[Document excerpt]
------------------------------------------------

Citicoline (INN), also known as cytidine diphosphate-choline (CDP-Choline) or cytidine 5'-diphosphocholine is an intermediate in the generation of phosphatidylcholine from choline, a common biochemical process in cell membranes. Citicoline is naturally occurring in the cells of human and animal tissue, in particular the organs.

Use as a dietary supplement
Citicoline is available as a supplement in over 70 countries under a variety of brand names: Cebroton, Ceraxon, Cidilin, Citifar, Cognizin, Difosfocin, Hipercol, NeurAxon, Nicholin, Sinkron, Somazina, Synapsine, Startonyl, Trausan, Xerenoos, etc. When taken as a supplement, citicoline is hydrolyzed into choline and cytidine in the intestine. Once these cross the blood–brain barrier it is reformed into citicoline by the rate-limiting enzyme in phosphatidylcholine synthesis, CTP-phosphocholine cytidylyltransferase.

Research

Memory and cognition
Studies suggest, but have not confirmed, potential benefits of citicoline for cognitive impairment.

Ischemic stroke
Some preliminary research suggested that citicoline may reduce the rates of death and disability following an ischemic stroke.

------------------------------------------------

(Saved entries)
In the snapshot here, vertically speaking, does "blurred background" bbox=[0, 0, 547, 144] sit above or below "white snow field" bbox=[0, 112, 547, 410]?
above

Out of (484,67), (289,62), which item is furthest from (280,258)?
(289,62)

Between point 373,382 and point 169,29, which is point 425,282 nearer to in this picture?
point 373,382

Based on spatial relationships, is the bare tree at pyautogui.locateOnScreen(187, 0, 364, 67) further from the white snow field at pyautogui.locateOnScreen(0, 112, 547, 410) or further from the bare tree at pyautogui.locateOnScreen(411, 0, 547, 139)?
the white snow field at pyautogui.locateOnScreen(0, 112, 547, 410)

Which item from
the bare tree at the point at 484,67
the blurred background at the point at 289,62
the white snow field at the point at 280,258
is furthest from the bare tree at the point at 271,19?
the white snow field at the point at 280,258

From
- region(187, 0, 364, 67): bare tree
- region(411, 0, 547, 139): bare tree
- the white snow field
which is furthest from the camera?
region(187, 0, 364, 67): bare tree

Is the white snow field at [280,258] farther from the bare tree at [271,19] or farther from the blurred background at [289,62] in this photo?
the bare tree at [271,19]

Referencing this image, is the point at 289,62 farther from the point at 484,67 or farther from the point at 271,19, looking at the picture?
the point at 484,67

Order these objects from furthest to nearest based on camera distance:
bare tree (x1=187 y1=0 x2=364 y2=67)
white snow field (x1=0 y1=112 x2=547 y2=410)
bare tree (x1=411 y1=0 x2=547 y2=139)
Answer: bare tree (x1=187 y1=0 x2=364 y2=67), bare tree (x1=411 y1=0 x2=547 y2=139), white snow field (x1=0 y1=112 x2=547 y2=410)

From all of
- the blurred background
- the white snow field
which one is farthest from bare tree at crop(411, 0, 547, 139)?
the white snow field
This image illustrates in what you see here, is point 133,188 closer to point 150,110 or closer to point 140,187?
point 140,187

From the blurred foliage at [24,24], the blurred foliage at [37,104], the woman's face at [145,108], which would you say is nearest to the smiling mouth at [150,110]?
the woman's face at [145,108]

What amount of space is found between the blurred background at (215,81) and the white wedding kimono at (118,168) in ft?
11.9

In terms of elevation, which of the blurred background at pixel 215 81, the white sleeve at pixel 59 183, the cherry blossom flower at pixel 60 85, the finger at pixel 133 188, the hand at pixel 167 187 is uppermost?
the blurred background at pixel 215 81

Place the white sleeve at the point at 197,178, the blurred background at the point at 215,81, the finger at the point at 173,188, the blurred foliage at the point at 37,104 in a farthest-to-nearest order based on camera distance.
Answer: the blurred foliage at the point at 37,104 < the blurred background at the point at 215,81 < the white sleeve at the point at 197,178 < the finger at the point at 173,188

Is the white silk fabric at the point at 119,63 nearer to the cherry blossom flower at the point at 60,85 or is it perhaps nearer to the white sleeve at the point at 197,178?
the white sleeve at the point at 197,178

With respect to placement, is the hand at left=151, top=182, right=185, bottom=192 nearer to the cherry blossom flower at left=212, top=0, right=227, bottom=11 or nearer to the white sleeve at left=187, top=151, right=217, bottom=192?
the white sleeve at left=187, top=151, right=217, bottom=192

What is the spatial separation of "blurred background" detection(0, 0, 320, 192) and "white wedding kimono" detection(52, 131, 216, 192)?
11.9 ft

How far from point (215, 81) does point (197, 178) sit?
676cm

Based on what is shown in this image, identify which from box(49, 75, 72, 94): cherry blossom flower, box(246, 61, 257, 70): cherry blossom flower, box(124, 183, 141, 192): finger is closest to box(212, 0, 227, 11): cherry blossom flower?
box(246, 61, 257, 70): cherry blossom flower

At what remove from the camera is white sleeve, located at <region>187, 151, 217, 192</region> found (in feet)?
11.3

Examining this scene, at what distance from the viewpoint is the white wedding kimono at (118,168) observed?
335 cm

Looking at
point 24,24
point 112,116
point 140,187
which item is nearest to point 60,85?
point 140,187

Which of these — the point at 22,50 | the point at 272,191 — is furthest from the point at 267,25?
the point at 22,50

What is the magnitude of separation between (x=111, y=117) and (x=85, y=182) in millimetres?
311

------------------------------------------------

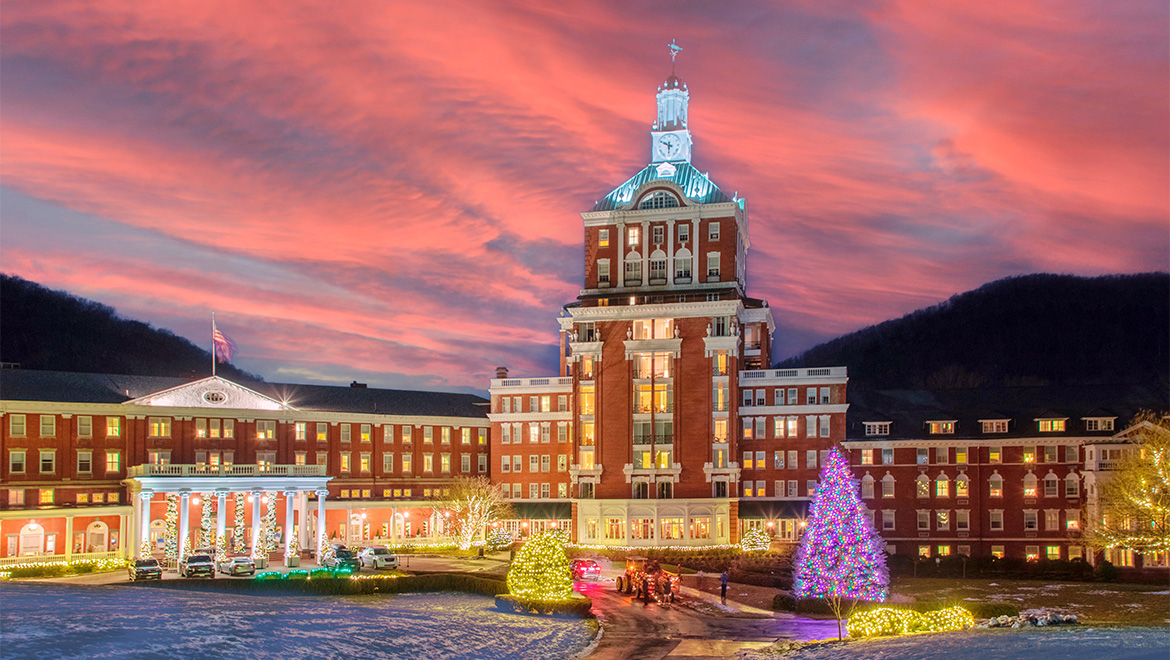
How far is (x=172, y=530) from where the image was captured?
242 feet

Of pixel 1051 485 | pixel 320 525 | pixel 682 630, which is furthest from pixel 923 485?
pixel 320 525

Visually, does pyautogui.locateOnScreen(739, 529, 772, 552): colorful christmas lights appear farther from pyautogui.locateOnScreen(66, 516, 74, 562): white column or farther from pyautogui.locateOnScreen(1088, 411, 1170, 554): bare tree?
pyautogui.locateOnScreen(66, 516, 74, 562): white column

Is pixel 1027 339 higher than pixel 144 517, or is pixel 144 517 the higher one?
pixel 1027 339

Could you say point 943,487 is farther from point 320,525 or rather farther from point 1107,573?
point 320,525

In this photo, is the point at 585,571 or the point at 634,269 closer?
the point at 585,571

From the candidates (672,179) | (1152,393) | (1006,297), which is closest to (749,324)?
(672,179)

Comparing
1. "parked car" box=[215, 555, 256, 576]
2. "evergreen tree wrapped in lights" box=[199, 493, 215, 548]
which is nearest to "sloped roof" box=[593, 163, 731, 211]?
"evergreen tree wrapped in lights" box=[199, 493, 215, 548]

------------------------------------------------

[Work to complete]
1 > List every section heading in the article on citicoline.
2 > Extend the article on citicoline past its final sentence.

[Expected responses]
1 >
Use as a dietary supplement
Research
Memory and cognition
Ischemic stroke

2 >
However, the largest citicoline clinical trial to date (a randomised, placebo-controlled, sequential trial of 2298 patients with moderate-to-severe acute ischaemic stroke in Europe), found no benefit of administering citicoline on survival or recovery from stroke. A meta-analysis of seven trials reported no statistically significant benefit for long-term survival or recovery.

Vision 
The effect of citicoline on visual function has been studied in patients with glaucoma, with possible positive effect for protecting vision.

Mechanism of action

Neuroprotective effects 
Citicoline may have neuroprotective effects due to its preservation of cardiolipin and sphingomyelin, preservation of arachidonic acid content of phosphatidylcholine and phosphatidylethanolamine, partial restoration of phosphatidylcholine levels, and stimulation of glutathione synthesis and glutathione reductase activity. Citicoline's effects may also be explained by the reduction of phospholipase A2 activity. 
Citicoline increases phosphatidylcholine synthesis. The mechanism for this may be:
 By converting 1, 2-diacylglycerol into phosphatidylcholine
 Stimulating the synthesis of SAMe, which aids in membrane stabilization and reduces levels of arachidonic acid. This is especially important after an ischemia when arachidonic acid levels are elevated.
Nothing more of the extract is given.